**Exercise objective**
Rewrite the material as a JSON list of strings, one string per line, from the line with "Which from the" through the end of the material. Leave out blank lines and picture markers.

# start of Data

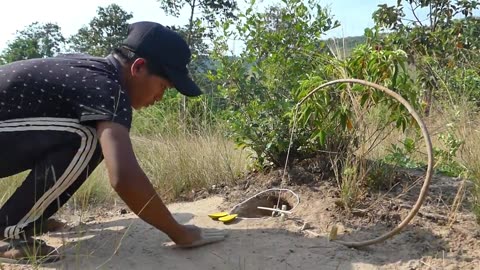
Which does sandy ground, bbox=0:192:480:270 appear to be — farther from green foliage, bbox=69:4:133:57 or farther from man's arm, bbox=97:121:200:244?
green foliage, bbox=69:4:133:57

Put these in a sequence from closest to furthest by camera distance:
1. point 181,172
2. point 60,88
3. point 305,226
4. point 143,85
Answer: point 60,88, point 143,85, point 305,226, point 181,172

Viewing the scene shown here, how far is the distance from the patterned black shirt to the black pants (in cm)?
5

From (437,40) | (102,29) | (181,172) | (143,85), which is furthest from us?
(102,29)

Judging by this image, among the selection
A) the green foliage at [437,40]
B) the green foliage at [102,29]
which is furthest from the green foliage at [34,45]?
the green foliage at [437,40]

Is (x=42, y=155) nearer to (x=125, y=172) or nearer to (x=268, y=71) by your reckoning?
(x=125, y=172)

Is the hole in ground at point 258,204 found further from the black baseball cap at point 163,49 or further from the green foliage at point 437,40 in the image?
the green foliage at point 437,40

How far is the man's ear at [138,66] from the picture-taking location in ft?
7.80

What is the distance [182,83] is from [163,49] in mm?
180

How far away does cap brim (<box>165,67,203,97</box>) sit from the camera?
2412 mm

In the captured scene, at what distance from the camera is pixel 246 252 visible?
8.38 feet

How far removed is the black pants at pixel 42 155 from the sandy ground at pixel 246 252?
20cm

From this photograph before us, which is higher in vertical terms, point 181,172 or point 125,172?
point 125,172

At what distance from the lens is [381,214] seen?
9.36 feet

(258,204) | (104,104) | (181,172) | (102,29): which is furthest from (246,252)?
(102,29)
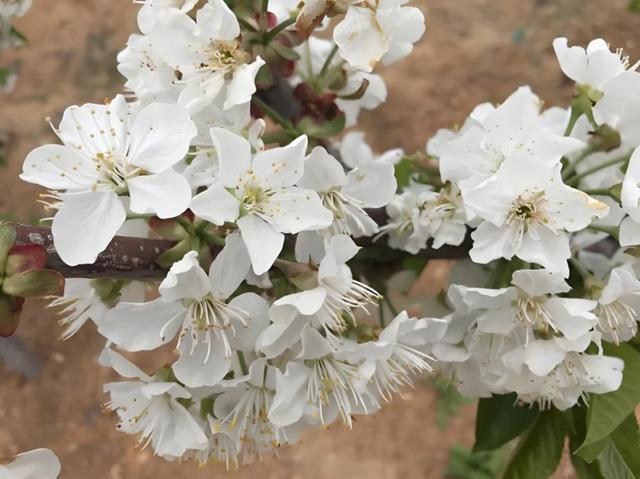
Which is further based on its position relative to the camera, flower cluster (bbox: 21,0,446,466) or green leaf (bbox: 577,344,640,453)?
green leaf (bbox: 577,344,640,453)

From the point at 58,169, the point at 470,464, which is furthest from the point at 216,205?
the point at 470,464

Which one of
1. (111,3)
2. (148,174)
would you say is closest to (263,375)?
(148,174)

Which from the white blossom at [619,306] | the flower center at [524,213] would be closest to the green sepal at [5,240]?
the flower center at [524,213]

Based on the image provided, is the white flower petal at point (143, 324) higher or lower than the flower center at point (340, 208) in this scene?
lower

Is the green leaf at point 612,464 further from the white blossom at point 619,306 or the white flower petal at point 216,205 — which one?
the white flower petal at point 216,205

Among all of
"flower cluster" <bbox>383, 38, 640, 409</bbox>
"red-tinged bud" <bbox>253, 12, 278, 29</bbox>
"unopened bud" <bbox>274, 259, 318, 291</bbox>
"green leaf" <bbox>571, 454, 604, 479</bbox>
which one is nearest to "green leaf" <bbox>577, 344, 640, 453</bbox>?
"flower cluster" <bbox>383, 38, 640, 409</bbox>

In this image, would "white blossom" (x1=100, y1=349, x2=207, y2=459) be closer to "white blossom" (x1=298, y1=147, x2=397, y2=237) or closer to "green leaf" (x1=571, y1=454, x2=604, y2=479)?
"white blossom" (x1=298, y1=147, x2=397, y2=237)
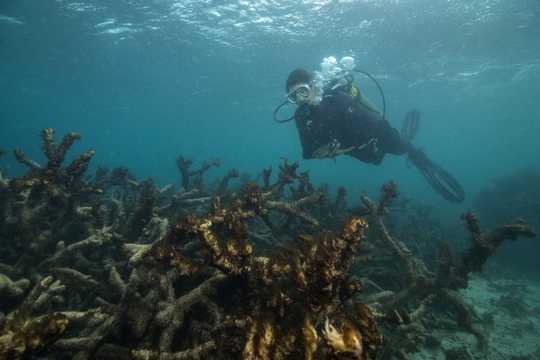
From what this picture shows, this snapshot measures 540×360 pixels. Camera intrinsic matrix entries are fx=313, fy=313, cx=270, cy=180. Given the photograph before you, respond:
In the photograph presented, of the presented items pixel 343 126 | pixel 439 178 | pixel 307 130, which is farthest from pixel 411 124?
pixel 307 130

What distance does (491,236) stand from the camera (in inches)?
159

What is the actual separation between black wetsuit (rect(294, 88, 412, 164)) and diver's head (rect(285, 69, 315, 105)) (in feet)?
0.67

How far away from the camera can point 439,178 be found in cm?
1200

# end of Data

**Exercise solution**
[
  "Which from the white blossom at [619,306] | the flower center at [524,213] would be closest to the green sepal at [5,240]?",
  "the flower center at [524,213]",
  "Based on the image provided, is the white flower petal at point (143, 324) higher or lower than the flower center at point (340, 208) in this scene?",
  "lower",
  "Is the green leaf at point 612,464 further from the white blossom at point 619,306 or the white flower petal at point 216,205 — which one?",
  "the white flower petal at point 216,205",
  "Among all of",
  "\"flower cluster\" <bbox>383, 38, 640, 409</bbox>",
  "\"red-tinged bud\" <bbox>253, 12, 278, 29</bbox>",
  "\"unopened bud\" <bbox>274, 259, 318, 291</bbox>",
  "\"green leaf\" <bbox>571, 454, 604, 479</bbox>",
  "which one is nearest to \"green leaf\" <bbox>577, 344, 640, 453</bbox>?",
  "\"flower cluster\" <bbox>383, 38, 640, 409</bbox>",
  "In this image, would \"white blossom\" (x1=100, y1=349, x2=207, y2=459) be closer to \"white blossom\" (x1=298, y1=147, x2=397, y2=237) or closer to \"green leaf\" (x1=571, y1=454, x2=604, y2=479)?",
  "\"white blossom\" (x1=298, y1=147, x2=397, y2=237)",
  "From what this picture shows, this snapshot measures 540×360 pixels. Camera intrinsic matrix entries are fx=313, fy=313, cx=270, cy=180. Given the photograph before you, respond:",
  "In the photograph presented, of the presented items pixel 343 126 | pixel 439 178 | pixel 307 130, which is farthest from pixel 411 124?",
  "pixel 307 130",
  "What distance does (491,236) stand from the camera (in inches)?",
  "159",
  "What is the actual separation between black wetsuit (rect(294, 88, 412, 164)) and diver's head (rect(285, 69, 315, 105)) (in feet)?",
  "0.67",
  "How far away from the camera can point 439,178 be found in cm?",
  "1200"
]